As you recall, in my last post, Lois was subjected to an inhumane experiment by Editor Perry White. He got Lois' friends, her sister, and even the warden at the state prison, to go along with a hoax where everybody pretended they'd never heard of a Lois Lane. But it was all for a good reason, we were assured. Perry was testing her to ensure that she had the ingenuity to handle the tricks and intrigues of foreign agents. The ending of the story promised that in the next issue we would see Lois abroad, handling difficult assignments with aplomb.

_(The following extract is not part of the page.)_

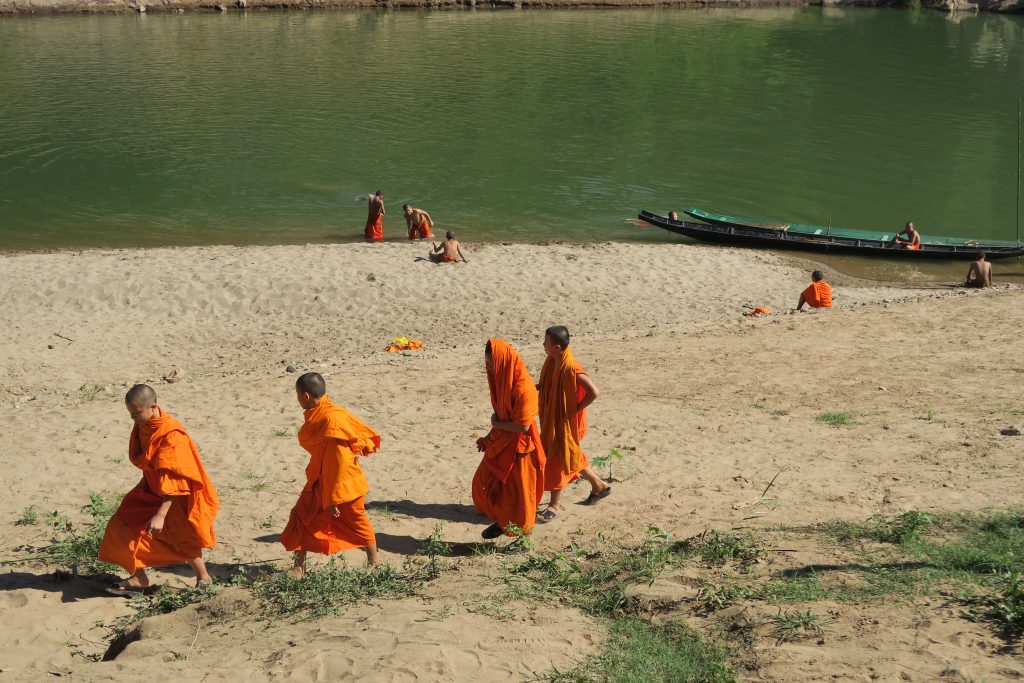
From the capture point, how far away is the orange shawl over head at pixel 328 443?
21.5 ft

But in Lois Lane #37-39, no such story appeared. In the letters column of #39 someone remarked on the missing adventure:
And the tale finally arrived in LL #40:
Okay, so what's Lois' dangerous and thrilling assignment, for which she required such careful vetting?
!!!! No kidding, she was assigned to do a feature article on a wax museum? And actually, that's not some cover story; that's really her whole reason for visiting the tiny European country of Brozna.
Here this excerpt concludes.